Publication year - 1997
Publication title -
journal of cellular biochemistry
Language(s) - English
Resource type - Journals
SCImago Journal Rank - 1.028
H-Index - 165
eISSN - 1097-4644
pISSN - 0730-2312
DOI - 10.1002/(sici)1097-4644(19970801)66:2<268::aid-jcb13>3.0.co;2-d
Subject(s) - phosphorylation , g alpha subunit , protein subunit , biology , serine , phosphorylation cascade , microbiology and biotechnology , protein phosphorylation , gi alpha subunit , biochemistry , signal transduction , g protein , protein kinase a , gene
The Gα2‐subunit of Dictyostelium discoideum is essential to the initial stage of the cell's developmental life cycle.
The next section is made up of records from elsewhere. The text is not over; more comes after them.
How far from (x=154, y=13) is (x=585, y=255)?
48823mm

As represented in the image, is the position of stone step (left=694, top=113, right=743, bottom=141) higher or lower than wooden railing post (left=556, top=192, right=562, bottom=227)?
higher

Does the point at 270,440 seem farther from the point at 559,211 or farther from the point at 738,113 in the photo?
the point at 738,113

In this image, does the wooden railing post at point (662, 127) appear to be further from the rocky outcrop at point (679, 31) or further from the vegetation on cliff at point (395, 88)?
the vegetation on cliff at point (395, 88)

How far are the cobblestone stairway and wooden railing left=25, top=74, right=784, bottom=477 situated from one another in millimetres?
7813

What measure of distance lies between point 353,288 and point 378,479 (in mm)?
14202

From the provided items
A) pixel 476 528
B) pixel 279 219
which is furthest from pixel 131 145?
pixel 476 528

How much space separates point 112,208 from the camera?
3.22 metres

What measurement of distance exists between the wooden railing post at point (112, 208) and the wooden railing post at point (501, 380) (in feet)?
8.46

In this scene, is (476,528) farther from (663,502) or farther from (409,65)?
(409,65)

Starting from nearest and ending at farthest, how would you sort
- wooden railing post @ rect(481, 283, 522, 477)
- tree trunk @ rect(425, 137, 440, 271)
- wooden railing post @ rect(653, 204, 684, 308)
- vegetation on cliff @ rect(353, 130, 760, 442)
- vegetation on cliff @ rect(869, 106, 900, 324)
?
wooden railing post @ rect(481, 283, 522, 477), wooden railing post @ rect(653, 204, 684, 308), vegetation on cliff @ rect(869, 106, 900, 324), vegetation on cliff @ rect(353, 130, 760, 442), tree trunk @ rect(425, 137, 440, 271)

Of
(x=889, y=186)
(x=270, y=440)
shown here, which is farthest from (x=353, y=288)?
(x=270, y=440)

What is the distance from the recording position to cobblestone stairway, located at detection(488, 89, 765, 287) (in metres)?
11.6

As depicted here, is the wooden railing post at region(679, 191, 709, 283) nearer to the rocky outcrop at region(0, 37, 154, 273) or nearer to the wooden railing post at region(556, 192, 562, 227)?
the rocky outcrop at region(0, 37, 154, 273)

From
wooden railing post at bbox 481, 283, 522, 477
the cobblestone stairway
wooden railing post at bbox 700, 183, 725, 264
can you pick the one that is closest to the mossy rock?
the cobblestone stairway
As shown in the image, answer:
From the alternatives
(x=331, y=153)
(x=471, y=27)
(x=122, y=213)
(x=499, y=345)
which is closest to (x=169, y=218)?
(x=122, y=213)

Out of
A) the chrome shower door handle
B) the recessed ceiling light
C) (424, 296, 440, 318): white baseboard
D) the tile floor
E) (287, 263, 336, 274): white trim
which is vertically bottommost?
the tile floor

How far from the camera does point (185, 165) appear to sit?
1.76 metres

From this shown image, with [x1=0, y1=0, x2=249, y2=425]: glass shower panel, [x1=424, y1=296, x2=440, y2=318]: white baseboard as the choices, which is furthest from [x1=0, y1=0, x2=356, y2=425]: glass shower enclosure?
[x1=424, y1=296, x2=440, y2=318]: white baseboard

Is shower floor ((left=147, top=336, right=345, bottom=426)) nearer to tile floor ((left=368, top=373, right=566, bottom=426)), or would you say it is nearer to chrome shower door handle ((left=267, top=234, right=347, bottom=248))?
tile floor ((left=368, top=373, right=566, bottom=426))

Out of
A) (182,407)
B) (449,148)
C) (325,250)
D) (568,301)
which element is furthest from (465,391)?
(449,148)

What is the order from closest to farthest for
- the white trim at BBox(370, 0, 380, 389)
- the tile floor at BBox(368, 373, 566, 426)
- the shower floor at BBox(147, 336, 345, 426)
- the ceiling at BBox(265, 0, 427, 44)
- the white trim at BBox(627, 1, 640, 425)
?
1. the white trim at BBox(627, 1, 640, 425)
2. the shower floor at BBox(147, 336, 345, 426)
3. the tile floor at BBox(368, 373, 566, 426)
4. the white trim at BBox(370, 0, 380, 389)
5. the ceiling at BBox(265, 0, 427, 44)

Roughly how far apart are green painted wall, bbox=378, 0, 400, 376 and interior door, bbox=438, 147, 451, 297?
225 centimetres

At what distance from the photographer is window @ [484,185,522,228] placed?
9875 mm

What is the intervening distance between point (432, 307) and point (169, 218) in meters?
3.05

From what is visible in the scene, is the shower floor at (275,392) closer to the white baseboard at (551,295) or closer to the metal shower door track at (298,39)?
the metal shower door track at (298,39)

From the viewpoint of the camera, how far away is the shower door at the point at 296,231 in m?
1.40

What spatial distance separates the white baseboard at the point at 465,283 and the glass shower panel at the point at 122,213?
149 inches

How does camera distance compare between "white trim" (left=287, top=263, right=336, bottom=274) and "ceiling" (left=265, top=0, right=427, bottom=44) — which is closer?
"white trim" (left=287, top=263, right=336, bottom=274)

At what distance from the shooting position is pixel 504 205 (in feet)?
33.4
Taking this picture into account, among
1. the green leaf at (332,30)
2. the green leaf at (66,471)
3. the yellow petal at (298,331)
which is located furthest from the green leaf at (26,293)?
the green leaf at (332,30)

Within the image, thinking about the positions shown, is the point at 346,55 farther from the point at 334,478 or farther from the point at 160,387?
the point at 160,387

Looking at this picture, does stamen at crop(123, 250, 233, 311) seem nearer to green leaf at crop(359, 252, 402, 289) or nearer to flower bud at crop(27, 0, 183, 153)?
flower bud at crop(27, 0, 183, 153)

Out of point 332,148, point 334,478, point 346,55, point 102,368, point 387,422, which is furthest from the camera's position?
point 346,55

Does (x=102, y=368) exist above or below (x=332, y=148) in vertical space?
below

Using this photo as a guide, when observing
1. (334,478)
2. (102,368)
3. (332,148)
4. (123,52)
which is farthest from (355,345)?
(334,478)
In response to the extracellular chemoattractant, cAMP, Gα2 is activated and transiently phosphorylated on serine‐113 [Chen et al. (1994): J Biol Chem 269:20925‐20930]. The role of Gα2 phosphorylation remains elusive; cells expressing the S113A, nonphosphorylated mutation of Gα2 appear to proceed through the developmental phase normally. To gain insight into the function of Gα2 phosphorylation, the conditions for Gα2 phosphorylation were examined using a variety of α‐subunit point mutations and chimeras. Mutations that block the G protein activation cycle prior to or at the hydrolysis of GTP (Gα2‐S45A, Gα2‐G207A, and Gα2‐Q208L) preclude Gα2 phosphorylation in vivo. Phosphorylation of the Gα2‐Q208L mutation does however occur in an in vitro phosphorylation assay. It appears that Gα2 phosphorylation, shown previously in vivo to require the cAMP receptor, also requires signaling through the G2 pathway. Results from the in vitro assay suggest that the substrate for phosphorylation is the α‐subunit monomer. J. Cell. Biochem. 66:268‐276, 1997. © 1997 Wiley‐Liss, Inc.